The controversy led Google to put its library project on hold in August. The pause is designed to allow publishers to tell Google which books should not be included in the scanning programme.
But the delay did little to assuage concerns. In mid-October, the Association of American Publishers, which includes firms such as Penguin, filed a suit in New York claiming Google is breaching copyright.
In a separate action, the Authors Guild has filed a class-action suit against Google for copyright infringement.
Despite the pending legal action, Google is pressing ahead with its plans.
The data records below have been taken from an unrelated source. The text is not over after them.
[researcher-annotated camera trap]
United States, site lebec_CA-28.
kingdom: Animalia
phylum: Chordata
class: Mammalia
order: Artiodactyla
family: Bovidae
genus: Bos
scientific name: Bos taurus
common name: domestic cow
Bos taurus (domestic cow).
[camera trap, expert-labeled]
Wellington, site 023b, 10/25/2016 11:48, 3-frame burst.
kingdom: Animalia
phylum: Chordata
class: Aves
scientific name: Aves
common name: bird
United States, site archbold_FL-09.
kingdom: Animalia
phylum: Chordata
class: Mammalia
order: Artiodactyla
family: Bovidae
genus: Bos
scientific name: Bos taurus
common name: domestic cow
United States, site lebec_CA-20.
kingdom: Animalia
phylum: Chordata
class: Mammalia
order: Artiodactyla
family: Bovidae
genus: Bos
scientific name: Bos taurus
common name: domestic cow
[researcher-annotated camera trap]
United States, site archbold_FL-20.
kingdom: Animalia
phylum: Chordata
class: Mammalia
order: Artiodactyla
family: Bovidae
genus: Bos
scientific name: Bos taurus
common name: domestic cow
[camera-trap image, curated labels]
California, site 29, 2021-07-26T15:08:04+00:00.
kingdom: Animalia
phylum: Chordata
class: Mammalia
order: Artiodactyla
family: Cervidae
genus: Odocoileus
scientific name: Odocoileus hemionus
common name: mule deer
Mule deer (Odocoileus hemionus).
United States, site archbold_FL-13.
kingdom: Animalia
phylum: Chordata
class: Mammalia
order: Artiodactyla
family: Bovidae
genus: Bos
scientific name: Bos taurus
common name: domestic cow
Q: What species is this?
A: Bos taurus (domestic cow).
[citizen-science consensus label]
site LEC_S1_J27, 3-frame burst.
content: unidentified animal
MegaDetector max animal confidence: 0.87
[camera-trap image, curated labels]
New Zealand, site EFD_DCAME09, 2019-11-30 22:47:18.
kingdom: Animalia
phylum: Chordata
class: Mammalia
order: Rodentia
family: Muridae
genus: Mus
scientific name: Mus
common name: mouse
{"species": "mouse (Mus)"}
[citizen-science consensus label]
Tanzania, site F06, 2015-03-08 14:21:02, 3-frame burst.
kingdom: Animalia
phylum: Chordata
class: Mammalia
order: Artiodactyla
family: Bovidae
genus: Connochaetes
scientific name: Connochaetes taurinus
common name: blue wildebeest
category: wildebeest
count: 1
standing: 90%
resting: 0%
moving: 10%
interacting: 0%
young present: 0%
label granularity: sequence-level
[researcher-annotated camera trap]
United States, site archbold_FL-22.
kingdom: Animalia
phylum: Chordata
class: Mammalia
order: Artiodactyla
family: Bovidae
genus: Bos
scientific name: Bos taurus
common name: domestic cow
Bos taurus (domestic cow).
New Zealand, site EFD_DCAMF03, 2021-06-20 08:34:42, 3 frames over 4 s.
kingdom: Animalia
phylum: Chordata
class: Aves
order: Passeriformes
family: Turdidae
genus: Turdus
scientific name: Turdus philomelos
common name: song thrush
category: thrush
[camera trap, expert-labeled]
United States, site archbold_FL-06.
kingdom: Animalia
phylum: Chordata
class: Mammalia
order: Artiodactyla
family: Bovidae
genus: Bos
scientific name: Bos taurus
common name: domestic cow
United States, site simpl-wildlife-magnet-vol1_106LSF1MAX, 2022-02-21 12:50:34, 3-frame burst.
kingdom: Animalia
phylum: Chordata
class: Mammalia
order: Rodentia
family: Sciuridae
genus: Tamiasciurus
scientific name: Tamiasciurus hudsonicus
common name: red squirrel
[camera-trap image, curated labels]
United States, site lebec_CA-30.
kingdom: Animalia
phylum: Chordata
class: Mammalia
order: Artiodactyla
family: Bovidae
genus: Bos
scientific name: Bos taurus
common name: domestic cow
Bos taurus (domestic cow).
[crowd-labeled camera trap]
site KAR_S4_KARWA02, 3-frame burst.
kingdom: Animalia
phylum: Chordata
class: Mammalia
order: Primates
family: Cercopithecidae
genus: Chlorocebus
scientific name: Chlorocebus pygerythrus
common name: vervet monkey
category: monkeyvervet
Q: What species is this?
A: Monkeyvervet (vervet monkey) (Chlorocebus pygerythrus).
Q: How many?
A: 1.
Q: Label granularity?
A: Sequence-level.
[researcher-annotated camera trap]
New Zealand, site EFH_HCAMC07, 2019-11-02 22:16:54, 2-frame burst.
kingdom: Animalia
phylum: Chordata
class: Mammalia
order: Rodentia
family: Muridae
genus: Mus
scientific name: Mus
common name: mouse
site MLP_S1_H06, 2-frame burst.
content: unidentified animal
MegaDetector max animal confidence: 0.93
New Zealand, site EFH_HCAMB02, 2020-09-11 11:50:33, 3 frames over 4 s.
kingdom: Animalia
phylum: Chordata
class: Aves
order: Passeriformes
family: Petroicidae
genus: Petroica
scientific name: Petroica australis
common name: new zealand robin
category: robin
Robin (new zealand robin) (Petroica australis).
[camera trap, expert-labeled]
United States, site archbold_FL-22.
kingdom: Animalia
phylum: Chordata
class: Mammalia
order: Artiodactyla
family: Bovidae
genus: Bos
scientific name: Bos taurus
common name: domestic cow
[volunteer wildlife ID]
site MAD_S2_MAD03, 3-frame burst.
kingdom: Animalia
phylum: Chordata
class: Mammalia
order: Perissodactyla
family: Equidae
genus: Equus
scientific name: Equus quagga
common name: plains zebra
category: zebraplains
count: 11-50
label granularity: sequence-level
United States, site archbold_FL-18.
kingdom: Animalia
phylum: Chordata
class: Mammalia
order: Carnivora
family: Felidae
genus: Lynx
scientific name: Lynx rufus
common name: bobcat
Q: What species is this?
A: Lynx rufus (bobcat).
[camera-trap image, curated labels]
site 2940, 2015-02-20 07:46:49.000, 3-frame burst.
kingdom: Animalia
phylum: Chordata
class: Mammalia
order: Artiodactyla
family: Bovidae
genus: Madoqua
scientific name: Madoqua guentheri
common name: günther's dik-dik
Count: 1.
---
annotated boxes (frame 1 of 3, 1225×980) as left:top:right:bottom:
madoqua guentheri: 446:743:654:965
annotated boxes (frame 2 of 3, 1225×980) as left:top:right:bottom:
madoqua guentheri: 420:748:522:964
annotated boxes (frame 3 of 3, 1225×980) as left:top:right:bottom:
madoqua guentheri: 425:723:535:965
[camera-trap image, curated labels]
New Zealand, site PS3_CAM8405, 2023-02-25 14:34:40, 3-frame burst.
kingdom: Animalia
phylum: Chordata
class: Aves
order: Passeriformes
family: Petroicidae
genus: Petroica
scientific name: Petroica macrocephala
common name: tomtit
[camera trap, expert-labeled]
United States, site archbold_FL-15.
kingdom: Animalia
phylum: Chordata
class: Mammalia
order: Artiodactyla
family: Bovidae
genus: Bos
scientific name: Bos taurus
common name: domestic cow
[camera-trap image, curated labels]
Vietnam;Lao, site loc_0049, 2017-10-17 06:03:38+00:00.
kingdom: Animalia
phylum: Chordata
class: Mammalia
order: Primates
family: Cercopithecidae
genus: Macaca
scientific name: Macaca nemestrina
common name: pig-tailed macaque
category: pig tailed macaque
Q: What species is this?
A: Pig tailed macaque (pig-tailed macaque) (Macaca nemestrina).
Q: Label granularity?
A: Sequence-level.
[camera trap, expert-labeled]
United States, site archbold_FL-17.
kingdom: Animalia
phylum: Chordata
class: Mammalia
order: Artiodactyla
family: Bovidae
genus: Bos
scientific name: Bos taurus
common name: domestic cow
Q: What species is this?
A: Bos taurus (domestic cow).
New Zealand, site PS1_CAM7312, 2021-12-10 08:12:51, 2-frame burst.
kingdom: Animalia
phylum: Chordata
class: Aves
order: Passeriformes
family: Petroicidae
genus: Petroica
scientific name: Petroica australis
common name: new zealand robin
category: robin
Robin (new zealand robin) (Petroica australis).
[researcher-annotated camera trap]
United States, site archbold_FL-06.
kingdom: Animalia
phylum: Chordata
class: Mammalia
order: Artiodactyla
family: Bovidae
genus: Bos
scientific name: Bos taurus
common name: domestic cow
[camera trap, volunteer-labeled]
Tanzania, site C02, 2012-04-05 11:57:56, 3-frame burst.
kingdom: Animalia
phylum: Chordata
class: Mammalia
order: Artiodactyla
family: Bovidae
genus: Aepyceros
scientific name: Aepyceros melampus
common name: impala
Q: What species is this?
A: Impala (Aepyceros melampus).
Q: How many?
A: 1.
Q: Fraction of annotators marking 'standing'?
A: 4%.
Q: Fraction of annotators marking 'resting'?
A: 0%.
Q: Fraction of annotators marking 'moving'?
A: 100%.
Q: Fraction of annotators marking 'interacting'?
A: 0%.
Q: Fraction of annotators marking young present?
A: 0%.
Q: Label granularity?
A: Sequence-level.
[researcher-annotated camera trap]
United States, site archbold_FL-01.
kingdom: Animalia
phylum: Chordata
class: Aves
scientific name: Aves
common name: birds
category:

On its blog, the company said it was resuming the scanning of texts, but also offered some words of reassurance.
"As always, the focus of our library effort is on scanning books that are unique to libraries including many public domain books, orphaned works and out-of-print titles," said the blog.
"We're starting with library stacks that mostly contain older and out-of-circulation books, but also some newer books.
"These older books are the ones most inaccessible to users, and make up the vast majority of books - a conservative estimate would be 80%."
"Our digital card catalog will let people discover these books through Google search, see their bibliographic information, view short snippets related to their queries (never the full text), and offer them links to places where they can buy the book or find it in a local library."
However, Google still plans to scan newer books that are both in print and under copyright protection at a later date.
A rival body set up by a group of digital archivists, backed by technology giants Yahoo and Microsoft, as well as libraries and academia, is also pursuing its own digital library project.
The Open Content Alliance (OCA), set up by the Internet Archive, aims to put 150,000 works online.
But it is avoiding some of the problems facing Google by initially focusing on works that are in the public domain.
Against this background, Google has hired an experienced lawyer as its vice president of global communications and public affairs.
Elliot Schrage, a senior fellow at the Council on Foreign Relations in New York, is known as an international policy activist.
"Elliot Schrage's experience and demonstrated commitment to transparency and global corporate citizenship will be an asset to Google as we continue to grow and explore new opportunities around the world," said Google chief executive officer Eric Schmidt in a statement.